Jam menunjukkan pukul 12.00, aku segera berjalan kembali ke parkiran untuk kembali meluncur menuju rumahku. Aku bosan dengan semua skripsi yang menyebalkan ini dan berniat ingin segera menyelesaikannya secepat mungkin. Ketika telapak kakiku terus berjalan, aku kembali melihat sesosok wanita yang serupa dengan yang ada di café tersebut sedang duduk didepan kantor admisi. Karena ingin melihat wajahnya, aku segera memalingkan wajahku dan mencari kemana sosok itu pergi, sayangnya aku tak dapat menangkap wajahnya dan kembali dihantui rasa penasaran akan sosok misterius itu.

Rasa penasaran itu terus menghantuiku, yang ternyata cukup mempengaruhi ku sampai-sampai ketikan kerangka skripsiku penuh dengan misspelled. Batinku cukup penasaran karena aku yakin wanita yang memandanginya dengan terang-terang itu adalah wanita yang sama dengan yang ditemukannya disudut kampus tadi.

“Siapakah wanita itu? Dan apa gerangan dia mengikutiku?” ujarku dalam hati.

***

Hari yang sudah kami tunggu-tunggu pun tiba. Ya, Sabtu sore, hari dimana kami semua akan hiking ke Gunung Bromo. Menurut sejumlah anak pencinta alam kampusku, Gunung ini cukup menantang dan cukup menyenangkan apabila didaki bersama-sama. Karena berencana untuk hiking tanpa bantuaan kendaraan, maka kami memutuskan untuk naik bus carteran umum yang mengarah ke daerah Bromo. Meskipun perjalanannya cukup memakan waktu lama, namun keinginan untuk sampai ke Gunung Bromo tidak akan dapat terhalangi oleh apapun.
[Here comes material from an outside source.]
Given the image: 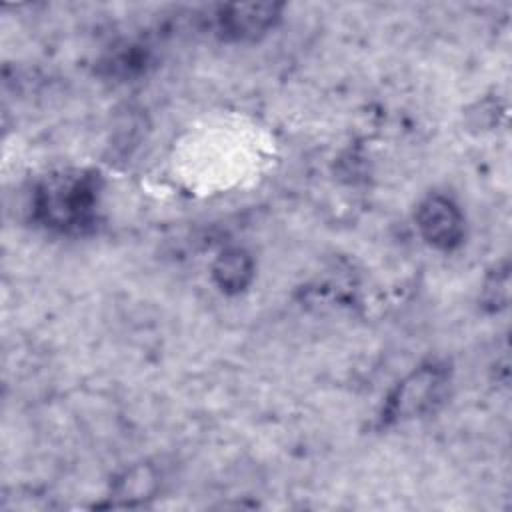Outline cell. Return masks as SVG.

Perjalanan panjang selama kira-kira 15 jam cukup membuat badanku serasa remuk. Walaupun selama perjalanan kami terus mengisinya dengan perbincangan-perbincangan konyol, tetap saja tubuhku terasa ingin remuk. Sebagai orang kaya raya, ini merupakan kali pertama aku naik bis selama berpuluh-puluh jam selain ketika study tour semasa sekolah. Perjalanan yang ditaksir masih butuh 5 jam lagi, cukup membuatku malas dan ingin segeraku selesaikan saja. Karena sempat terbangun ditengah malam, aku pun tidak dapat melanjutkan tidurku lagi, maka aku pun memandangi seisi bus dan terlihat hampir seluruhnya sedang tertidur pulas. Aku terus memandang secara liar sampai mataku berhenti dan tertuju pada sesosok wanita berambut bob di bagian bus paling belakang, terlihat cukup familiar dan terbersitlah dipikiranku bahwa itu adalah wanita yang sama dengan wanita yang aku lihat sebelumnya,namun hal itu aku buang jauh-jauh karena logikaku mengatakan itu adalah hal yang tak mungkin.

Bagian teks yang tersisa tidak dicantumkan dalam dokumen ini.